Afrique : la liberté de la presse en net recul
Selon RSF, 80 % des pays africains ont vu leur score économique se détériorer. La répression politique, l’insécurité et les pressions financières créent un environnement de plus en plus invivable pour les journalistes. Cas notables :
Rwanda, Ouganda, Éthiopie : la situation passe de « difficile » à « très grave »
Mali (119e), Burkina Faso (105e), Guinée (103e) : fortes chutes dans le classement, en lien avec les juntes militaires et les conflits
RD Congo (133e) : polarisation et répression dans l’est du pays
Érythrée : dernière du classement, sans aucun média indépendant
Sénégal : médias en grève contre un nouveau code de la presse jugé liberticide
En parallèle, des pays comme l’Afrique du Sud, la Namibie, le Cap-Vert et le Gabon se démarquent par une situation jugée globalement « bonne ».

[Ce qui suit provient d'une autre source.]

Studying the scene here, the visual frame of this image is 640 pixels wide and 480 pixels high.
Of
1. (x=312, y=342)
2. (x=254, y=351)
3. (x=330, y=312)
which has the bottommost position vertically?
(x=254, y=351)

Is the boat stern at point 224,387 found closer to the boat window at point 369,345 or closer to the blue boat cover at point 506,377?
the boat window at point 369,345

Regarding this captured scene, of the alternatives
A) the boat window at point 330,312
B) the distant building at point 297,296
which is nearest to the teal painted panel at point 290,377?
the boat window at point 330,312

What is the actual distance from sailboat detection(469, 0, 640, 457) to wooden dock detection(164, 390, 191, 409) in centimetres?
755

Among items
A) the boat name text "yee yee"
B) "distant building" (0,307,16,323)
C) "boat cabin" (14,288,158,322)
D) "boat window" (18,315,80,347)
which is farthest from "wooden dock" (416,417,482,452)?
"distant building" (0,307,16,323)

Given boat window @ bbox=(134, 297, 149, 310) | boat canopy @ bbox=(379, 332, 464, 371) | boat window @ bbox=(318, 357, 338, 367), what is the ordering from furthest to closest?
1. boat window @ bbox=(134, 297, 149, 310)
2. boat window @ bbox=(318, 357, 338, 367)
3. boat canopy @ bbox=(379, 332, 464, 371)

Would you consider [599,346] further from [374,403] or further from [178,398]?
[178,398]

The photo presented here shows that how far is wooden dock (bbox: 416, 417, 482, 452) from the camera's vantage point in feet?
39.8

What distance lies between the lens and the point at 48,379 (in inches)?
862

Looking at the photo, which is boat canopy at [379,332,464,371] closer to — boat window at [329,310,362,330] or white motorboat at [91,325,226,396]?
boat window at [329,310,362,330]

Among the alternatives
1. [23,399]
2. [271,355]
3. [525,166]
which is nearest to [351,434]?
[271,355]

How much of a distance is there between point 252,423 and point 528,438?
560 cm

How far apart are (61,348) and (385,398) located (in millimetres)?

Exemple américain : la démocratie aussi fragilisée
Même les États-Unis sont épinglés. Depuis l’investiture de Donald Trump en janvier, RSF dénonce des « attaques quotidiennes » contre la presse. Plusieurs médias publics, comme Voice of America, ont déjà fermé, privant « plus de 400 millions de personnes » d’une information fiable.Trump a récemment signé un décret mettant fin au financement de la PBS et de la radio NPR, accusées de « biais ». Le gel de l’aide internationale américaine a également impacté les programmes de soutien aux médias à l’étranger, dont ceux de l’USAID, qui ont pourtant permis de soutenir 6 200 journalistes, 707 médias non étatiques et 279 ONG dans plus de 30 pays.

Un modèle de presse à réinventer
Le rapport RSF 2025 est sans appel : la liberté de la presse recule à une échelle mondiale, victime des dictatures, des conflits, de la précarité et des géants du numérique. Dans cette nouvelle ère, les médias indépendants peinent à survivre. Le Cameroun, comme de nombreux pays africains, est confronté à une double menace : l’étau politique et l’asphyxie économique. La sauvegarde d’une presse libre et plurielle passe désormais par une réforme en profondeur des modèles de financement, de régulation et de protection des journalistes.